Data items

- - - - - - -

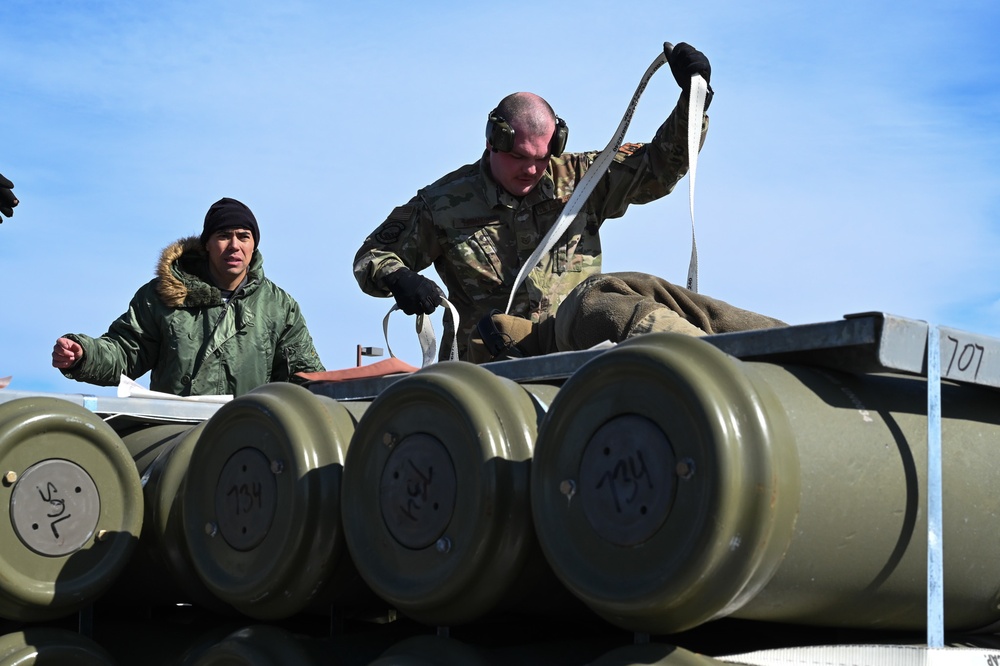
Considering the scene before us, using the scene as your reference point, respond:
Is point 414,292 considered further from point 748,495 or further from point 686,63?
point 748,495

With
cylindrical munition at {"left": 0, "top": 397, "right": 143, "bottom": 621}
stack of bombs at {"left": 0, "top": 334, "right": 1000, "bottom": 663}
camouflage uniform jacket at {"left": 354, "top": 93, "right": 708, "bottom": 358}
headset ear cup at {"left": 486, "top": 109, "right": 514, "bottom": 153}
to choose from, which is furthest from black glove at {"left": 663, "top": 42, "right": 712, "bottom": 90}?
cylindrical munition at {"left": 0, "top": 397, "right": 143, "bottom": 621}

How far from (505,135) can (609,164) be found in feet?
1.17

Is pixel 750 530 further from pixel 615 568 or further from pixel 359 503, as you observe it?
pixel 359 503

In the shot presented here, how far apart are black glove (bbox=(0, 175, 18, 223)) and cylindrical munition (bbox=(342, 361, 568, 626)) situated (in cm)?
268

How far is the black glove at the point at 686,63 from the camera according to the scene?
13.6 feet

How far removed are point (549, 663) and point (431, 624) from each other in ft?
0.80

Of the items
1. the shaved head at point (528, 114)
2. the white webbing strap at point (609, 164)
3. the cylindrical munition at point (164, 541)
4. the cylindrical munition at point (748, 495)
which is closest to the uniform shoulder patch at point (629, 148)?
the white webbing strap at point (609, 164)

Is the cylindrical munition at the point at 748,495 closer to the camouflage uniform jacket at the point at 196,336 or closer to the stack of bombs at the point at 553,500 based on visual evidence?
the stack of bombs at the point at 553,500

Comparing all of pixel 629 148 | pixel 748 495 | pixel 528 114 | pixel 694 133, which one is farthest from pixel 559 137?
pixel 748 495

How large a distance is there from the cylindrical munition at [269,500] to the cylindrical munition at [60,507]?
255mm

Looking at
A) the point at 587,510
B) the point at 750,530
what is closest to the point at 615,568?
the point at 587,510

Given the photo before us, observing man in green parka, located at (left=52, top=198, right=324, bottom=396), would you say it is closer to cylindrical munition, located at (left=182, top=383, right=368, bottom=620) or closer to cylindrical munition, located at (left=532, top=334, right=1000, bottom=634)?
cylindrical munition, located at (left=182, top=383, right=368, bottom=620)

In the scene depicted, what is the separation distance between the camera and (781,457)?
2.24 meters

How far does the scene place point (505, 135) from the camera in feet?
14.7
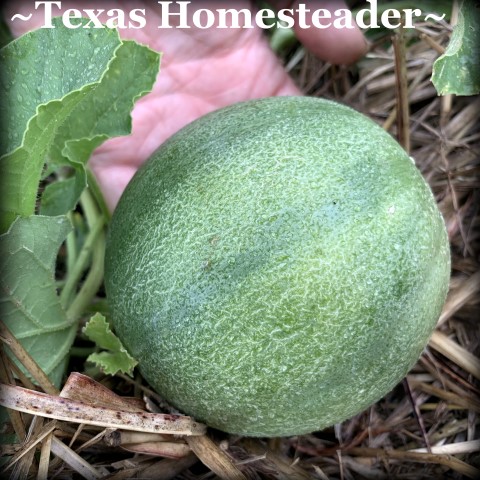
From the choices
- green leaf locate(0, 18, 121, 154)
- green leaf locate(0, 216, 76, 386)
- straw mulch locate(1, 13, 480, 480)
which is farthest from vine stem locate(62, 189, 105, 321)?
green leaf locate(0, 18, 121, 154)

- - - - - - -

■ Goal: Transcribe all of the records above word for word, leaving the pictures out of your answer.

■ Answer:
Considering the scene before us, using the scene as your reference point, respond:
Is point 414,292 considered further from point 748,495 or further from point 686,63?
point 748,495

With
cylindrical munition at {"left": 0, "top": 397, "right": 143, "bottom": 621}
stack of bombs at {"left": 0, "top": 334, "right": 1000, "bottom": 663}
camouflage uniform jacket at {"left": 354, "top": 93, "right": 708, "bottom": 358}
headset ear cup at {"left": 486, "top": 109, "right": 514, "bottom": 153}
to choose from, which is furthest from black glove at {"left": 663, "top": 42, "right": 712, "bottom": 90}?
cylindrical munition at {"left": 0, "top": 397, "right": 143, "bottom": 621}

How far from (505,135) can (609,164) be found in feet?
1.17

Is pixel 750 530 further from pixel 615 568 or further from pixel 359 503, as you observe it?
pixel 359 503

In the shot presented here, how far apart are black glove (bbox=(0, 175, 18, 223)) and cylindrical munition (bbox=(342, 361, 568, 626)) situated (in cm)?
268

How far is the black glove at the point at 686,63 from the camera according to the scene?
13.6 feet

How far removed are point (549, 663) and point (431, 624) from each other in ft?
0.80

Of the items
1. the shaved head at point (528, 114)
2. the white webbing strap at point (609, 164)
3. the cylindrical munition at point (164, 541)
4. the cylindrical munition at point (748, 495)
which is closest to the uniform shoulder patch at point (629, 148)?
the white webbing strap at point (609, 164)

Is the cylindrical munition at the point at 748,495 closer to the camouflage uniform jacket at the point at 196,336 or closer to the stack of bombs at the point at 553,500 based on visual evidence?
the stack of bombs at the point at 553,500

Comparing all of pixel 629 148 | pixel 748 495 | pixel 528 114 | pixel 694 133, which one is farthest from pixel 559 137?
pixel 748 495

How large a distance is there from the cylindrical munition at [269,500] to the cylindrical munition at [60,507]?
255mm

Looking at
A) the point at 587,510
B) the point at 750,530
what is closest to the point at 615,568?
the point at 587,510

Given the photo before us, observing man in green parka, located at (left=52, top=198, right=324, bottom=396), would you say it is closer to cylindrical munition, located at (left=182, top=383, right=368, bottom=620) or closer to cylindrical munition, located at (left=532, top=334, right=1000, bottom=634)?
cylindrical munition, located at (left=182, top=383, right=368, bottom=620)

In the scene depicted, what is the separation distance between the camera and (781,457)?
2.24 meters

How far does the scene place point (505, 135) from the camera in feet?
14.7
From the choices
- green leaf locate(0, 18, 121, 154)
- green leaf locate(0, 216, 76, 386)
- straw mulch locate(1, 13, 480, 480)
which is farthest from vine stem locate(62, 189, 105, 321)?
green leaf locate(0, 18, 121, 154)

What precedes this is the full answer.